* _頁面正文_
──────
大多數容器解決方案都是使用相同的內核,即內核是在所有容器中共享的。因此,每個容器中都有對整個物理內存的直接映射。由於只涉及內存訪問,在容器中並不能阻止meltdown攻擊。特別是在使用英特爾TSX特性的情況下,攻擊根本不需要陷入內核執行,只有非特權指令的執行。

Thus, the isolation of containers sharing a kernel can be fully broken using Meltdown. This is especially critical for cheaper hosting providers where users are not separated through fully virtualized machines, but only through containers. We verified that our attack works in such a setup, by successfully leaking memory contents from a container of a different user under our control.

因此,共享內核的容器隔離可以輕鬆地被meltdown攻破。對於那些提供廉價主機託管服務的提供商來說,這個問題更嚴重,因爲在那種情況下,用戶不能通過完全虛擬化的物理機器進行隔離,而只能通過容器進行隔離。我們驗證了在這樣的環境中,meltdown的確是起作用的,我們可以成功地從其他用戶容器中盜取內存信息。

2、meltdown性能

To evaluate the performance of Meltdown, we leaked known values from kernel memory. This allows us to not only determine how fast an attacker can leak memory, but also the error rate, i.e., how many byte errors to expect. We achieved average reading rates of up to 503KB/s with an error rate as low as 0.02% when using exception suppression. For the performance evaluation, we focused on the Intel Core i7-6700K as it supports Intel TSX, to get a fair performance comparison between exception handling and exception suppression.

爲了評估meltdown的性能,我們事先在準備攻擊的內核內存中設定了指定的數值。這使我們不僅能夠確定攻擊者盜取內存數據的速度,而且還可以確定錯誤率(即有多少字節的錯誤)。在使用異常抑制(需要TSX支持)的情況下,我們實現了503kB / s的數據泄露速度,而錯誤率低於0.02%。對於性能評估,我們集中在英特爾的Core i7-6700k處理器,因爲它支持TSX。這樣我們可以在一個公平環境中(同一個CPU)比較異常處理和異常抑制兩種方法下meltdown的性能。
──────
網頁說明文字片段:
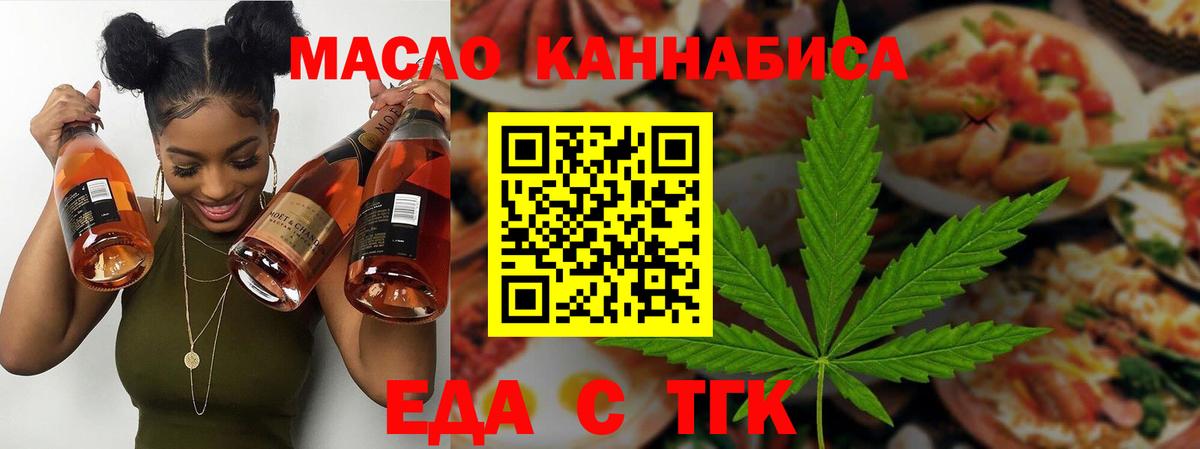 Печенье с ТГК конопля Бахчисарай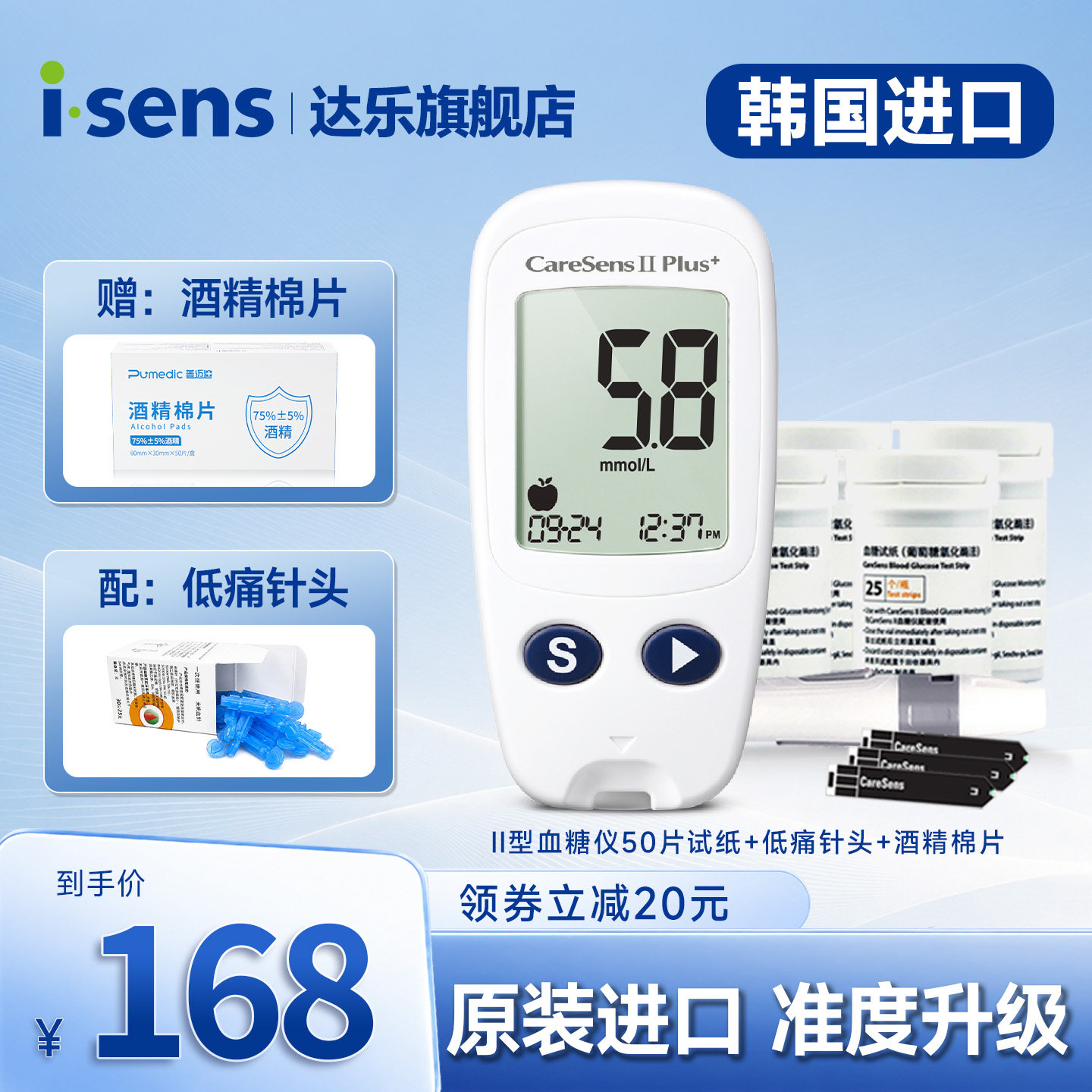韩国原装进口血糖仪i·sens图片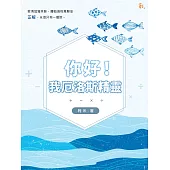 你好!我厄洛斯精靈 (電子書)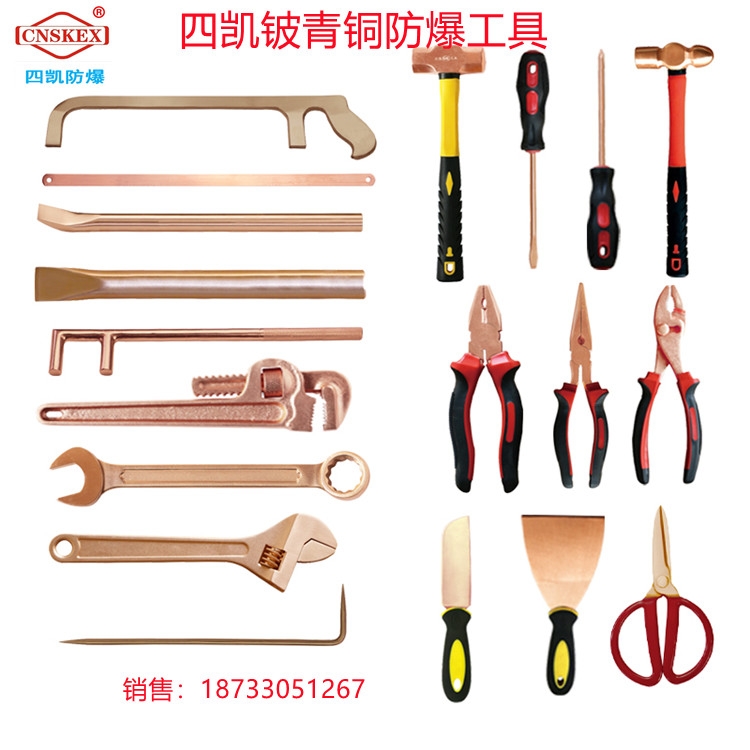 CNSKEX鈹青銅組套工具100件套 石油石化易燃易爆氣體環(huán)境作業(yè) 四凱防爆工具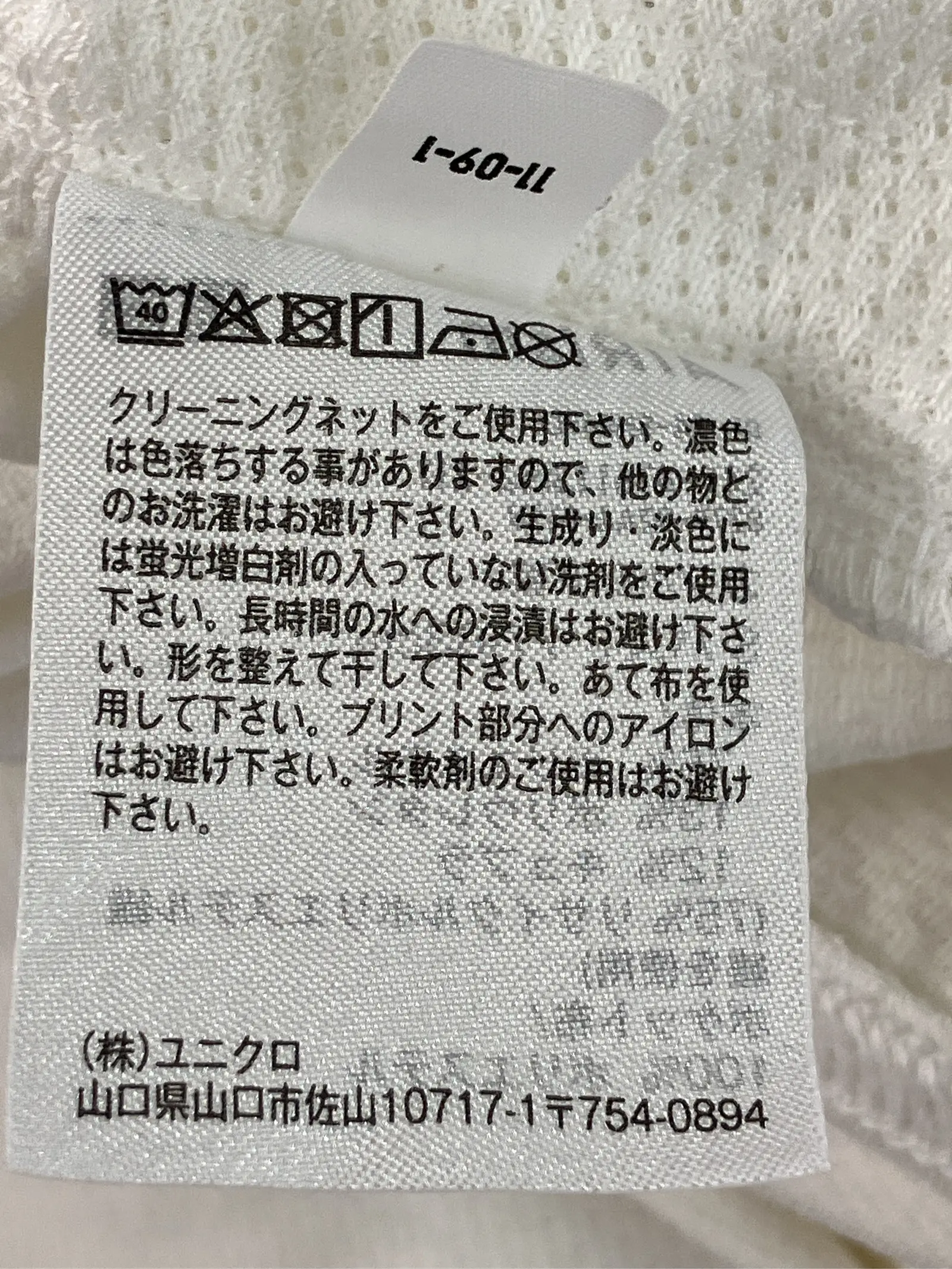https://r2-worker.digdig.jp/product/651fe44b-b755-42d7-8b92-0a68521a31b1/d7f3d454-7251-4faf-961f-875abc5cb1df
──────
* _練習要求_
1 – 請把頁面正文從「2、meltdown性能」一直到「and exception suppression.」的部分重新寫出,並將其中的「exception suppression」替換為「fault suppression」。
2 – 根據頁面正文,使用異常抑制時,meltdown 的平均讀取速度最高達到多少?
本練習用不到這些記錄。

* _練習答案_
1 –
2、meltdown性能

To evaluate the performance of Meltdown, we leaked known values from kernel memory. This allows us to not only determine how fast an attacker can leak memory, but also the error rate, i.e., how many byte errors to expect. We achieved average reading rates of up to 503KB/s with an error rate as low as 0.02% when using fault suppression. For the performance evaluation, we focused on the Intel Core i7-6700K as it supports Intel TSX, to get a fair performance comparison between exception handling and fault suppression.

2 – 最高達 503KB/s。